Image and question records:
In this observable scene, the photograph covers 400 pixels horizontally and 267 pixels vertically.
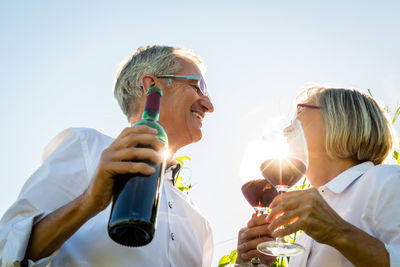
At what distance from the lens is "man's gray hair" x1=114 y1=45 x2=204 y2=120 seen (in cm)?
315

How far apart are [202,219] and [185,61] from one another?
1336 mm

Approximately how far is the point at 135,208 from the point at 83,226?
919 millimetres

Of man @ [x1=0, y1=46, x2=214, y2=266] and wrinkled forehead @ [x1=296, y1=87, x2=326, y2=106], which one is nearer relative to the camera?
man @ [x1=0, y1=46, x2=214, y2=266]

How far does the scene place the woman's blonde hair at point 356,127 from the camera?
8.54 ft

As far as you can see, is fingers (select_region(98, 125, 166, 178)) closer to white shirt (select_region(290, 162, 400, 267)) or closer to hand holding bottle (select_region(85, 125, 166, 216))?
hand holding bottle (select_region(85, 125, 166, 216))

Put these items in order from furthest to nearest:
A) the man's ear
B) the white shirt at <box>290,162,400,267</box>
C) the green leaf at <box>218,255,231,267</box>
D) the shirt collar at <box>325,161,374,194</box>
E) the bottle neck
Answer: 1. the green leaf at <box>218,255,231,267</box>
2. the man's ear
3. the shirt collar at <box>325,161,374,194</box>
4. the white shirt at <box>290,162,400,267</box>
5. the bottle neck

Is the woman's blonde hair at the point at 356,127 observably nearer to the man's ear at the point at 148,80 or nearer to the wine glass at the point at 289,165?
the wine glass at the point at 289,165

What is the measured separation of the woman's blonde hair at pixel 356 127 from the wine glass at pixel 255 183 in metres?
0.60

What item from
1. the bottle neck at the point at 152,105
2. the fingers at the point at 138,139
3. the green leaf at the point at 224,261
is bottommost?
the green leaf at the point at 224,261

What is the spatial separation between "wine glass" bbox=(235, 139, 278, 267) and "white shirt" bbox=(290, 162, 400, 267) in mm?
369

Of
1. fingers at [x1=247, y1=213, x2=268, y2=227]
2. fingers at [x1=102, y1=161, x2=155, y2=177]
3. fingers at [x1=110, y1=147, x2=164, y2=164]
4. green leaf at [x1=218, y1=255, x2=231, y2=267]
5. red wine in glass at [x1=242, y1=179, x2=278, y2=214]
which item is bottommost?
green leaf at [x1=218, y1=255, x2=231, y2=267]

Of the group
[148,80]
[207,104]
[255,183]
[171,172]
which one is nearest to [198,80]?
[207,104]

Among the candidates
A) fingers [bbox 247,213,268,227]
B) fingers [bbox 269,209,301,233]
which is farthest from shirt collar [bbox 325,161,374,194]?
fingers [bbox 269,209,301,233]

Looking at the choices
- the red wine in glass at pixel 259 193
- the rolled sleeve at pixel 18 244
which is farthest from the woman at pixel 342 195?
the rolled sleeve at pixel 18 244
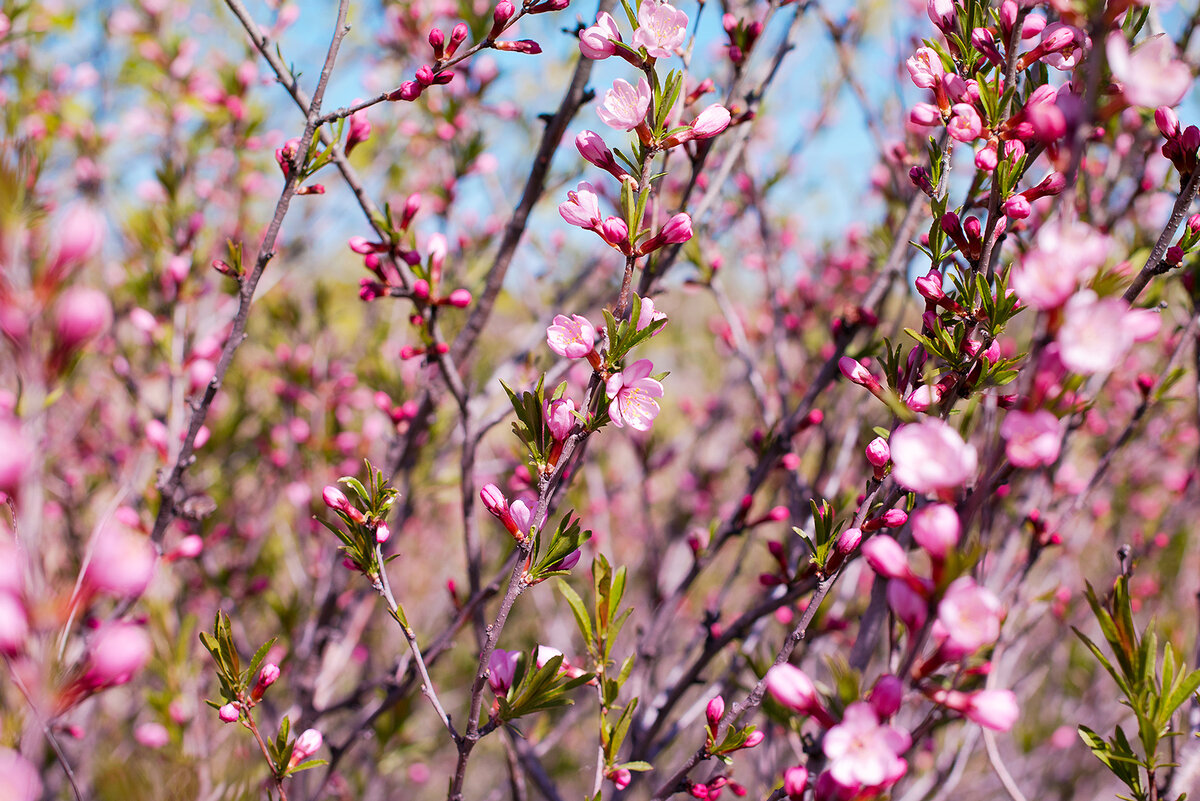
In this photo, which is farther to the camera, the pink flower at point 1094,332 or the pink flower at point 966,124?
the pink flower at point 966,124

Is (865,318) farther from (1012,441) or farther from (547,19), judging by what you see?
(547,19)

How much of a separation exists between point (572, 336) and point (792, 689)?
0.72 m

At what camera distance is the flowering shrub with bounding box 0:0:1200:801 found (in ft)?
3.14

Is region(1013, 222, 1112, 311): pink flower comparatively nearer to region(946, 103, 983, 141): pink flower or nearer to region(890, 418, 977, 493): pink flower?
region(890, 418, 977, 493): pink flower

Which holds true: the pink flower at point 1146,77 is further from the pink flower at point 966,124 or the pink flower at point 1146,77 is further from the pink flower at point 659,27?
the pink flower at point 659,27

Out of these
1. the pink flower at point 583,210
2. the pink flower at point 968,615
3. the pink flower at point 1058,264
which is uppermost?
the pink flower at point 1058,264

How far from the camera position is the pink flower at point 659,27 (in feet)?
4.07

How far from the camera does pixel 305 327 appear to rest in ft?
15.8

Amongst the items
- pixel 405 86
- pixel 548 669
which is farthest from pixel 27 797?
pixel 405 86

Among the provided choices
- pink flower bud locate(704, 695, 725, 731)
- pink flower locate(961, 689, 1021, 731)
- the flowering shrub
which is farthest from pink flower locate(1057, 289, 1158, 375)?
pink flower bud locate(704, 695, 725, 731)

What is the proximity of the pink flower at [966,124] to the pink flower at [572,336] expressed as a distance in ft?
2.52

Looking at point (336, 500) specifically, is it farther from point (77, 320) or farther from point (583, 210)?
point (583, 210)

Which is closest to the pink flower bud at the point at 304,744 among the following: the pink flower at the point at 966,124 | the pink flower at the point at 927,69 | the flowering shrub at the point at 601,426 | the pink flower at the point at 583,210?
the flowering shrub at the point at 601,426

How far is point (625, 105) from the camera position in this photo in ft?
4.19
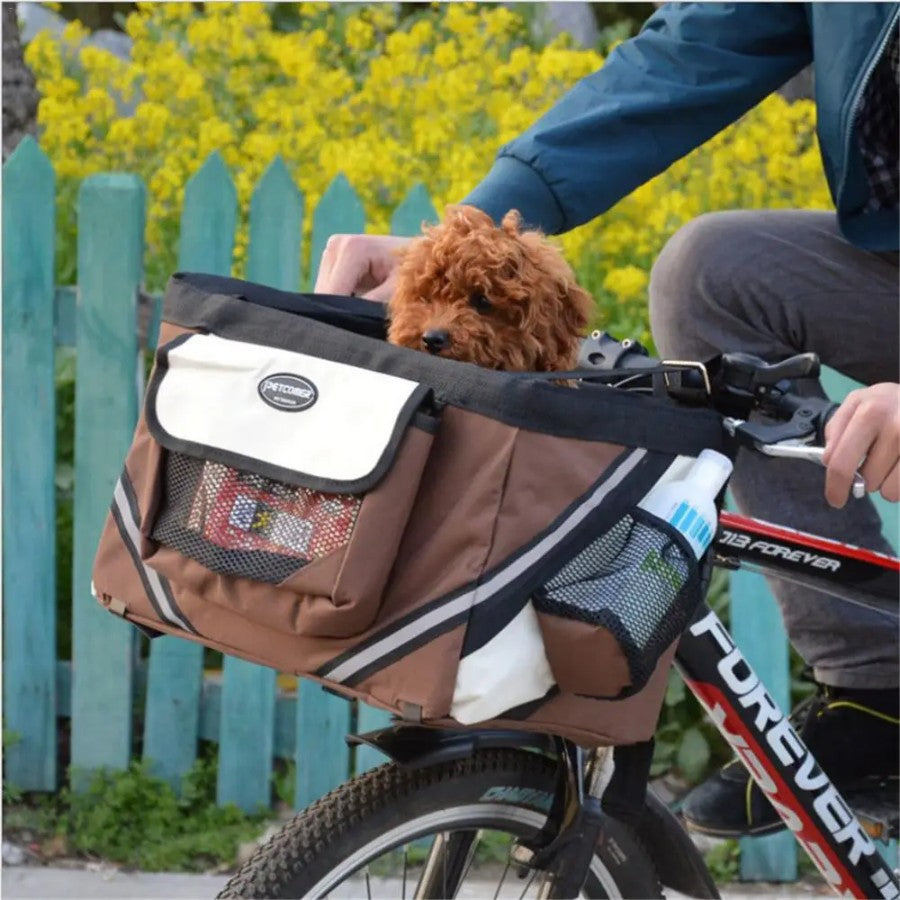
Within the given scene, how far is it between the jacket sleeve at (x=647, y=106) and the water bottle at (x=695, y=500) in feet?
1.99

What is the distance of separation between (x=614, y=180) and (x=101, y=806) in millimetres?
2185

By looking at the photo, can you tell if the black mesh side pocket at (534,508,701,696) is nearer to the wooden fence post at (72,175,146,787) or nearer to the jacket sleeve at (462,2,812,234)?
the jacket sleeve at (462,2,812,234)

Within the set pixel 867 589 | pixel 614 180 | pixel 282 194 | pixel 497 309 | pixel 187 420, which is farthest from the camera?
pixel 282 194

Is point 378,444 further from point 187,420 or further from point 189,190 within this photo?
point 189,190

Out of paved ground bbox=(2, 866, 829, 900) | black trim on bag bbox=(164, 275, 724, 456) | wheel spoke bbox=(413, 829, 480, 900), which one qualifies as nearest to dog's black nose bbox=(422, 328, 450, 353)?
black trim on bag bbox=(164, 275, 724, 456)

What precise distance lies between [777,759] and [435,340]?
764mm

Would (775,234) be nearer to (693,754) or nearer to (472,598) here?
(472,598)

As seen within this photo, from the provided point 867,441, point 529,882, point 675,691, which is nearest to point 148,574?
point 529,882

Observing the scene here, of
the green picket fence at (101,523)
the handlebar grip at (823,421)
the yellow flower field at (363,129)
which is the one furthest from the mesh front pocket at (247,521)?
the yellow flower field at (363,129)

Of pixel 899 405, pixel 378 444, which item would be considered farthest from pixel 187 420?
pixel 899 405

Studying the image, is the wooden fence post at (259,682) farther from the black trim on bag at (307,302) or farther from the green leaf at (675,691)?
the black trim on bag at (307,302)

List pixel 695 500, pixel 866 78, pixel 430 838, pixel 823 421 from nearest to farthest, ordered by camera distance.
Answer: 1. pixel 695 500
2. pixel 823 421
3. pixel 430 838
4. pixel 866 78

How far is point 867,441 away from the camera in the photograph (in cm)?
161

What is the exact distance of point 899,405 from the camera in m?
1.59
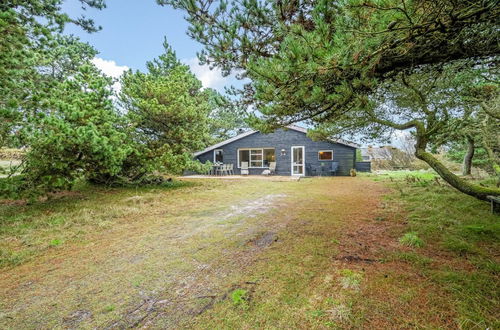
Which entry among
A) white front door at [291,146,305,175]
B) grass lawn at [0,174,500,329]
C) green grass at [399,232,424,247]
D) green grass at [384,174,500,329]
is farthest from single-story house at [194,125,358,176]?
green grass at [399,232,424,247]

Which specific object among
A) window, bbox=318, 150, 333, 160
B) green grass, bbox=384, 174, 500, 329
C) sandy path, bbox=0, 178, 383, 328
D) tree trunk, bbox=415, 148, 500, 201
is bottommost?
sandy path, bbox=0, 178, 383, 328

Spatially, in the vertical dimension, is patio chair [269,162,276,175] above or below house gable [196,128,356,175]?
below

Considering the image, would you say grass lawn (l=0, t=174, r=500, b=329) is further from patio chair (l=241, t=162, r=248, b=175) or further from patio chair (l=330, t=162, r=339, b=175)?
patio chair (l=241, t=162, r=248, b=175)

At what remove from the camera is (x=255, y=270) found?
239cm

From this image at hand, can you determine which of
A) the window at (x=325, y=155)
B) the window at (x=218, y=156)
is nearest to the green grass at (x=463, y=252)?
the window at (x=325, y=155)

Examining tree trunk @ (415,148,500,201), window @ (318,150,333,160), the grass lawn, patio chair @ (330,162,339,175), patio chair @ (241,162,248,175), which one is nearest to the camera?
the grass lawn

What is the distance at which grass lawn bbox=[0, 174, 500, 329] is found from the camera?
1.69 meters

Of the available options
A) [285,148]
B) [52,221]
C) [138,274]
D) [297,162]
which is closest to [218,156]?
[285,148]

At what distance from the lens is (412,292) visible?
1906 mm

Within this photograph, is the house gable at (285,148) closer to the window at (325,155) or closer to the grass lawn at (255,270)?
the window at (325,155)

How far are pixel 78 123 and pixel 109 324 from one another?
5637mm

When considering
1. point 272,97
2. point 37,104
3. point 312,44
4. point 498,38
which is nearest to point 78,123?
point 37,104

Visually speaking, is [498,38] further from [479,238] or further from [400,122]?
[400,122]

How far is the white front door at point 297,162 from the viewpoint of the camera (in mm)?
15344
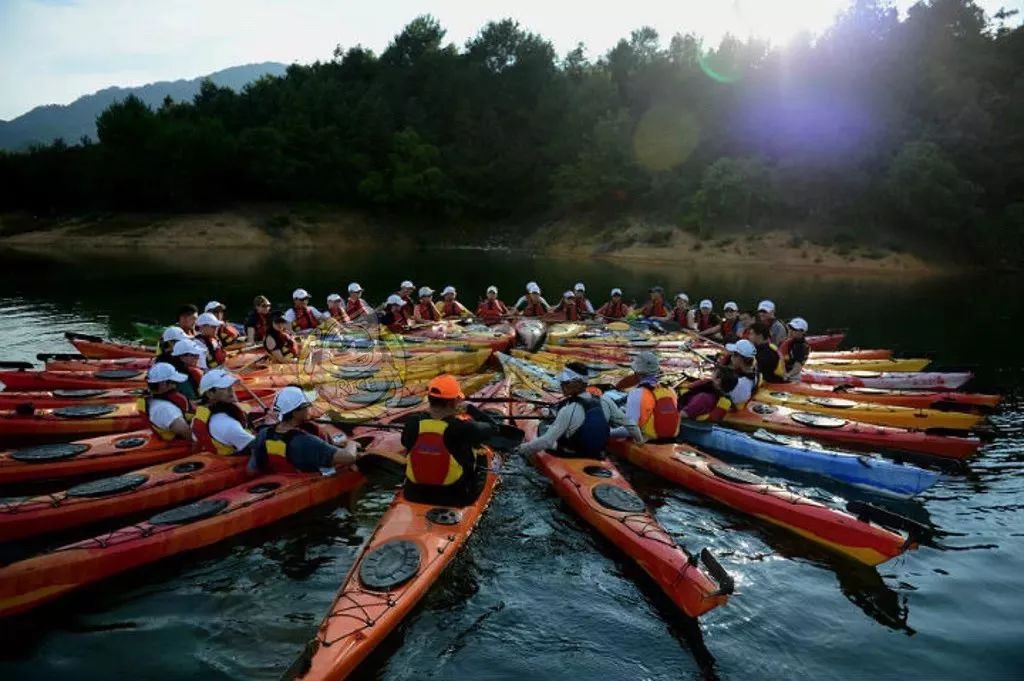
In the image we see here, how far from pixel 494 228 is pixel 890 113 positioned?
33.6m

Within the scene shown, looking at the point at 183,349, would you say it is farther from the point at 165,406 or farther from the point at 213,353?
the point at 213,353

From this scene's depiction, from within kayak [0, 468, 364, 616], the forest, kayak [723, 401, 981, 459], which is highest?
the forest

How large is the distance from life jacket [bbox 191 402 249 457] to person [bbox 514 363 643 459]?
376 centimetres

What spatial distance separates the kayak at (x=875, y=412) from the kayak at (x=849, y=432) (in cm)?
35

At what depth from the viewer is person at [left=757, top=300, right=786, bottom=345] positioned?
14.5 m

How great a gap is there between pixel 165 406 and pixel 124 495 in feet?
5.13

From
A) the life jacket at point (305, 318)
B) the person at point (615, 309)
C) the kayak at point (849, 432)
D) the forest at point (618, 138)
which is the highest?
the forest at point (618, 138)

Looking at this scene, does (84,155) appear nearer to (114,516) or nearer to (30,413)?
(30,413)

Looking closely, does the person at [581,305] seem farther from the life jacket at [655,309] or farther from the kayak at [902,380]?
the kayak at [902,380]

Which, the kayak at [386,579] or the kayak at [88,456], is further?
the kayak at [88,456]

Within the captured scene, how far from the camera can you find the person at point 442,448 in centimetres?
703

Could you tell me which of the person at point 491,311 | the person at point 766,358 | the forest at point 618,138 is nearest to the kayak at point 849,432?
the person at point 766,358

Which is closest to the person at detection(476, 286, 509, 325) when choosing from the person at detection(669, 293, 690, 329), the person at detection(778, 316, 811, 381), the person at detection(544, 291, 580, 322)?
the person at detection(544, 291, 580, 322)

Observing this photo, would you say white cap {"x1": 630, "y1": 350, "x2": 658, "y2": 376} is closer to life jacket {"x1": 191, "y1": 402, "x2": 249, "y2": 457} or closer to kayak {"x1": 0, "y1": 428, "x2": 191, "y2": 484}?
life jacket {"x1": 191, "y1": 402, "x2": 249, "y2": 457}
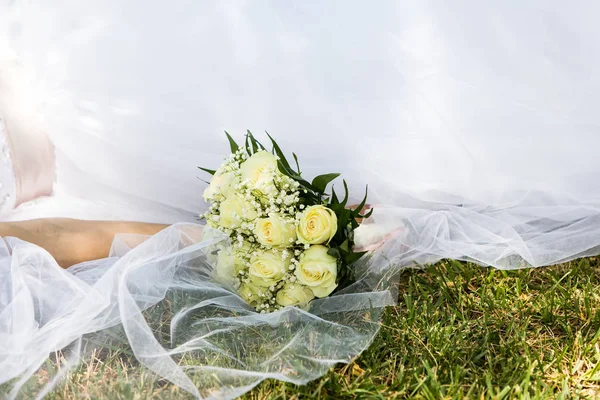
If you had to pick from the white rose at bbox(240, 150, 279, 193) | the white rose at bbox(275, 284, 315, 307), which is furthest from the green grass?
the white rose at bbox(240, 150, 279, 193)

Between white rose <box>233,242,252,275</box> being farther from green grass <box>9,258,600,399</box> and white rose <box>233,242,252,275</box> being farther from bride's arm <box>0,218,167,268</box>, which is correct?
bride's arm <box>0,218,167,268</box>

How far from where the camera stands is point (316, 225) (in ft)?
5.22

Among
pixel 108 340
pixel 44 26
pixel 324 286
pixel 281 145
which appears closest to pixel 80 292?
pixel 108 340

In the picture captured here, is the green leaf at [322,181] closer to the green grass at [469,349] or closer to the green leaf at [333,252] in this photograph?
the green leaf at [333,252]

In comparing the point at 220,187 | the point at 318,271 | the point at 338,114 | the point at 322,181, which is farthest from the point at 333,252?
the point at 338,114

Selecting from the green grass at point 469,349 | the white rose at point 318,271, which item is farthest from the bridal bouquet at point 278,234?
the green grass at point 469,349

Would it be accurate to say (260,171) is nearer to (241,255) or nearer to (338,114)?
(241,255)

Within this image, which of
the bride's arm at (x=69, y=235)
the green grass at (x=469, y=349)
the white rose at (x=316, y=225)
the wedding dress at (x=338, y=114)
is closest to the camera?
the green grass at (x=469, y=349)

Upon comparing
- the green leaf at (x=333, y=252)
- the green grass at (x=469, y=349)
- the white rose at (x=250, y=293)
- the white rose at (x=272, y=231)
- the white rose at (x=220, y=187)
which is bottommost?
the green grass at (x=469, y=349)

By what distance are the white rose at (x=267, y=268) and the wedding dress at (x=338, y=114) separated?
0.33ft

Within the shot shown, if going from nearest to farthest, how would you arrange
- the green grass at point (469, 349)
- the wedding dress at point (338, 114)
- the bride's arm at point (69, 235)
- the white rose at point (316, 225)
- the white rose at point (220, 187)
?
the green grass at point (469, 349) → the white rose at point (316, 225) → the white rose at point (220, 187) → the wedding dress at point (338, 114) → the bride's arm at point (69, 235)

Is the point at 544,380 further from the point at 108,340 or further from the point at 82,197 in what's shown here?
the point at 82,197

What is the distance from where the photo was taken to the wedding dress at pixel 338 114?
1824 millimetres

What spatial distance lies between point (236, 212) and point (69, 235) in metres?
0.59
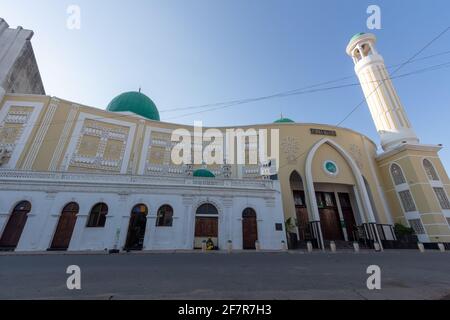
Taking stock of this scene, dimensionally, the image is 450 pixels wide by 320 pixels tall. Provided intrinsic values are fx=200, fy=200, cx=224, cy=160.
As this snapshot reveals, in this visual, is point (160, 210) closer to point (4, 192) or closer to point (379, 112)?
point (4, 192)

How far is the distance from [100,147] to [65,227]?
8.77 m

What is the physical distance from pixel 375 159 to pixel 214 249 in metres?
23.8

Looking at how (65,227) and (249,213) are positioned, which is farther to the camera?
(249,213)

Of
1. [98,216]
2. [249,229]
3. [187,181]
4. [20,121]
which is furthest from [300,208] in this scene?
[20,121]

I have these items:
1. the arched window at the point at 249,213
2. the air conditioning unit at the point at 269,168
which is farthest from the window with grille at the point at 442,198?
the arched window at the point at 249,213

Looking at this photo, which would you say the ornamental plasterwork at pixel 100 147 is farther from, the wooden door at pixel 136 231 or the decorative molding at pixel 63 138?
the wooden door at pixel 136 231

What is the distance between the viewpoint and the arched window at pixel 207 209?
51.4 feet

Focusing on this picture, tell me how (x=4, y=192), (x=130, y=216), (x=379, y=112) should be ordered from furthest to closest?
(x=379, y=112), (x=130, y=216), (x=4, y=192)

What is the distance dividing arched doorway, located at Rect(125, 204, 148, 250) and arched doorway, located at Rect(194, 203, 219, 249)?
3.82m

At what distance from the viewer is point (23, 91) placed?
22.9 metres

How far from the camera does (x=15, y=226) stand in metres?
13.1

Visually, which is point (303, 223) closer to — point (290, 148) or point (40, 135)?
point (290, 148)

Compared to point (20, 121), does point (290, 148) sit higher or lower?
lower

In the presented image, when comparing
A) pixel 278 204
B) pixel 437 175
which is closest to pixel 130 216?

Objective —
Reproduce only the lines running from the one with "How far is the distance" through the final line of the listing above, both ends included.

Exercise answer —
How far is the distance from [100,147] to [65,227]?
8.77 m

What is the physical distance from pixel 375 159 to pixel 214 249 in metres?
23.8

Looking at how (65,227) and (249,213) are positioned, which is farther to the camera?
(249,213)

Of
1. [98,216]
2. [249,229]
3. [187,181]
4. [20,121]
which is furthest from [300,208] in this scene?
[20,121]

I have these items:
1. the arched window at the point at 249,213
2. the air conditioning unit at the point at 269,168
which is farthest from the window with grille at the point at 442,198?
the arched window at the point at 249,213

Looking at this photo, which would you say the ornamental plasterwork at pixel 100 147 is farther from, the wooden door at pixel 136 231 or the decorative molding at pixel 63 138?
the wooden door at pixel 136 231

What is the distance between the viewpoint and the arched window at pixel 207 209?
51.4 feet

Focusing on this picture, tell me how (x=4, y=192), (x=130, y=216), (x=379, y=112) should be ordered from furthest to closest?
(x=379, y=112), (x=130, y=216), (x=4, y=192)

What is the distance dividing arched doorway, located at Rect(125, 204, 148, 250) and arched doorway, located at Rect(194, 203, 219, 249)?
3.82m

At what distance from the viewer is point (23, 91) placed?
22.9 metres

How far from the camera does (x=15, y=226) stand in metres?
13.1

Visually, which is point (303, 223) closer to — point (290, 148) or point (40, 135)?
point (290, 148)

Compared to point (20, 121), does point (290, 148) sit higher or lower?
lower

In the presented image, when comparing
A) pixel 278 204
B) pixel 437 175
which is closest to pixel 130 216?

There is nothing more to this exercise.